11 Replies Latest reply: Oct 17, 2012 2:00 AM by 968286 RSS

    Import/Export of Database with wrong character set?

    968286
      Hi,

      I have a problem with one of my databases. The database's encoding is ISO8859-1. However, the strings stored in it are encoded as Codepage 850 (DOS Latin-1). Don't ask why :-).
      Now I need to convert the data to Windows-1252 and I got pretty stuck with that.
      Since the database thinks that its contents are ISO8859-1, the dump file also contains information about that character set (both the old dump and the more recent data pump export file). With the old dump file format, it was possible to change the character set id (bytes 2 & 3 at the beginning of the dump file), but this character set id seems to be ignored now (I use Oracle 10.2).
      I think, if I could change the character set information in the dump file to Codepage 850, then Oracle will automatically translate the wrong characters to the target character set during import.
      Is there a way to override the character set information for the import process?

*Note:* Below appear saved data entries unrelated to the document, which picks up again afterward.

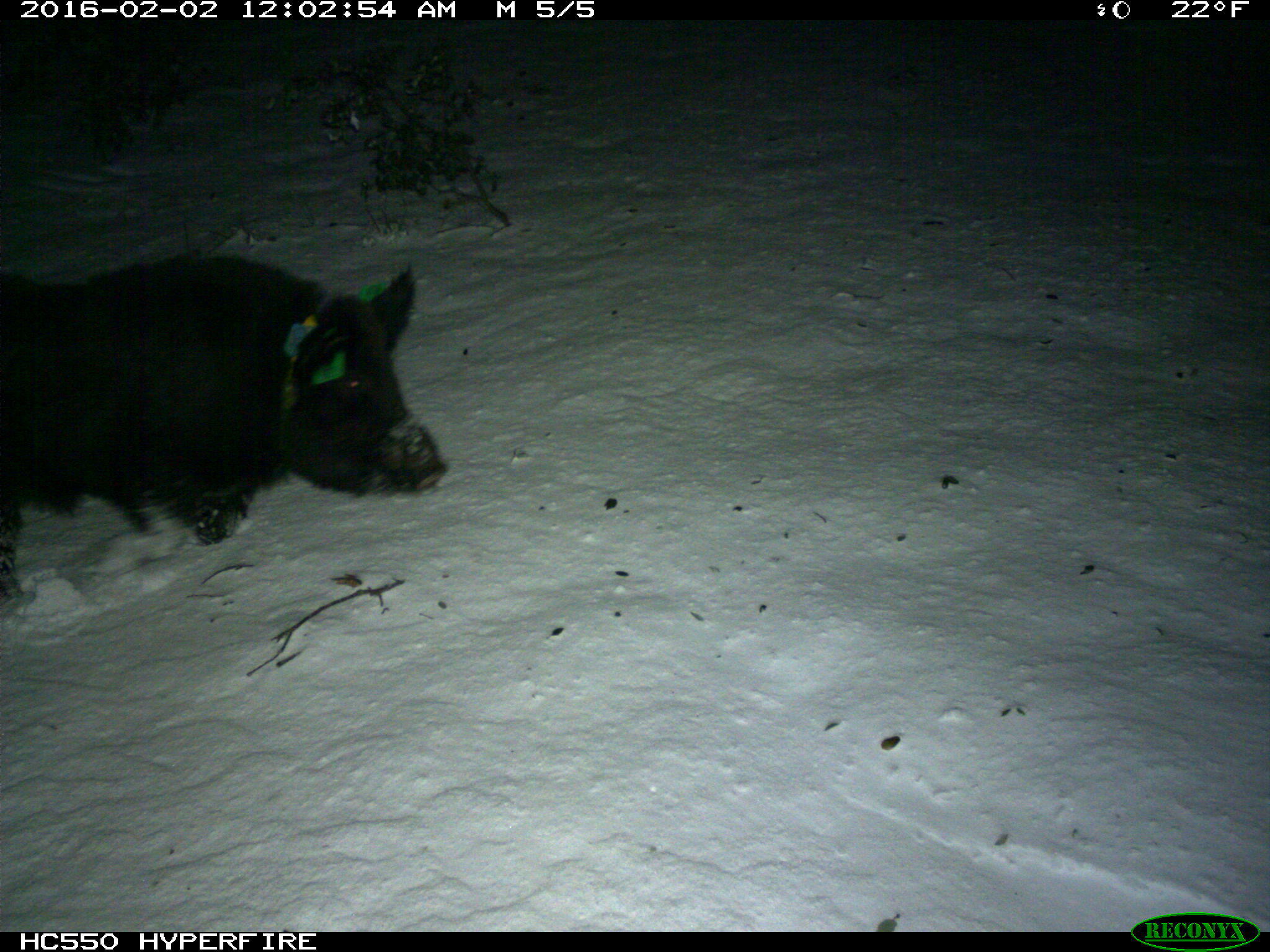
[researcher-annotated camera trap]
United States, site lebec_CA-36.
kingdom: Animalia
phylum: Chordata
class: Mammalia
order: Artiodactyla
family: Suidae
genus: Sus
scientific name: Sus scrofa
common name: wild boar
Sus scrofa (wild boar).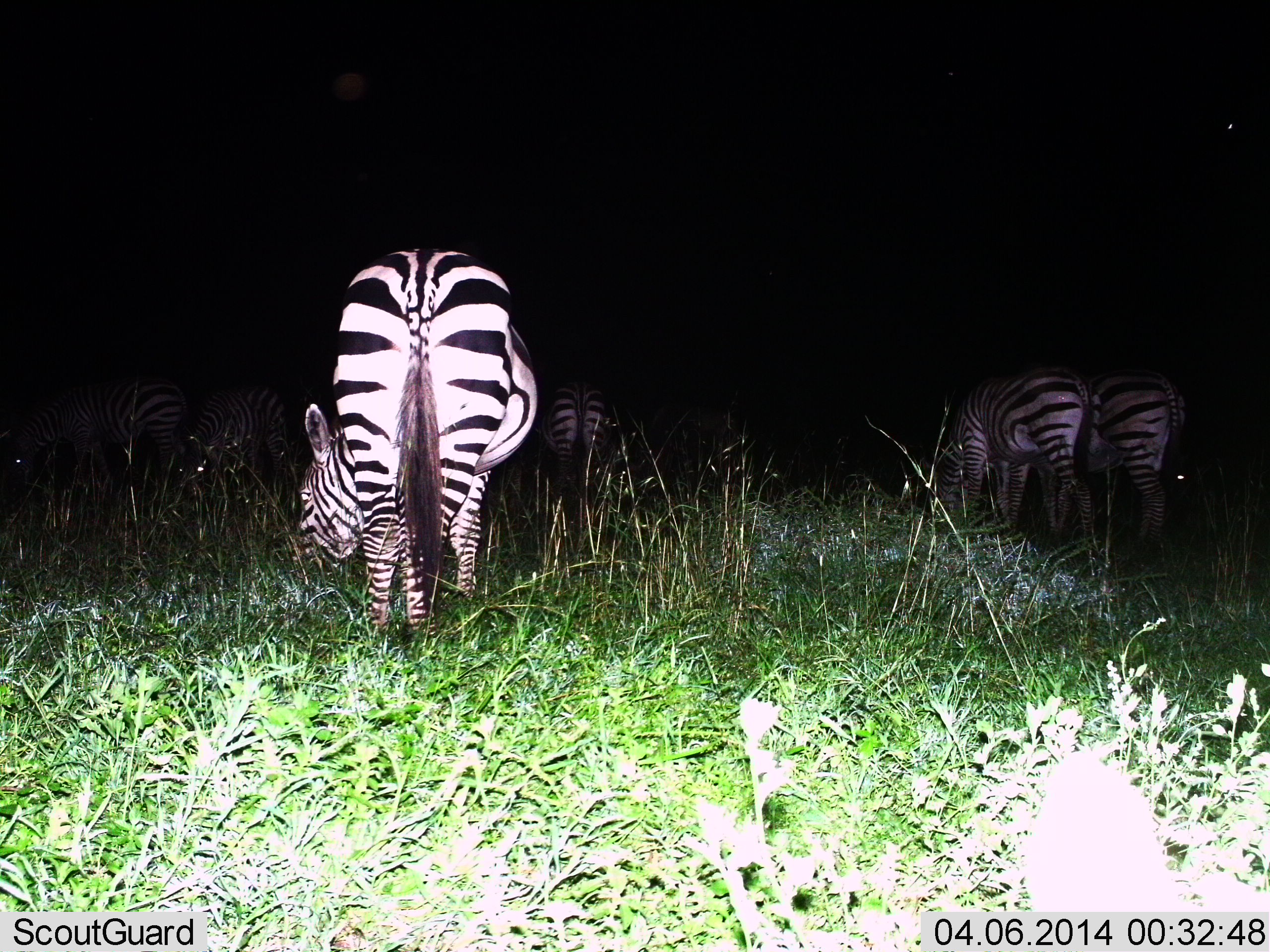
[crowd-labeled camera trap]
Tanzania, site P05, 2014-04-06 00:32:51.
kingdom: Animalia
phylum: Chordata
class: Mammalia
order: Perissodactyla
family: Equidae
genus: Equus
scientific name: Equus quagga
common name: plains zebra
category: zebra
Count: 6.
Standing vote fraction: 40%.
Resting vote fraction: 0%.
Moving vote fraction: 0%.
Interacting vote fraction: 0%.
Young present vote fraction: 0%.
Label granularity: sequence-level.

      I tried to convert the wrong characters in a table with about 2 million rows. I tried to use the "translate"-method to replace 6 characters for each row in an UPDATE-statement. But that took more than 24 hours (on my local laptop machine), which is definitely too long because I need the translation to be done in about 20 hours and there is more than just one table in the database - each table with millions of rows.

      Ideas, anyone? Your help will be highly appreciated.

      Regards,
      Lutz

      Edited by: 965283 on 14.10.2012 23:54
        • 1. Re: Import/Export of Database with wrong character set?
          Sergiusz Wolicki-Oracle
          If your database stores all data consistently in WE8PC850, then you can migrate the database to WE8PC850. Run the CSSCAN utility specifying FROMCHAR=WE8PC850 TOCHAR=WE8PC850 and if all data is reported as changeless, run ?/rdbms/admin/csalter.plb. This should correct the database character set to the real one.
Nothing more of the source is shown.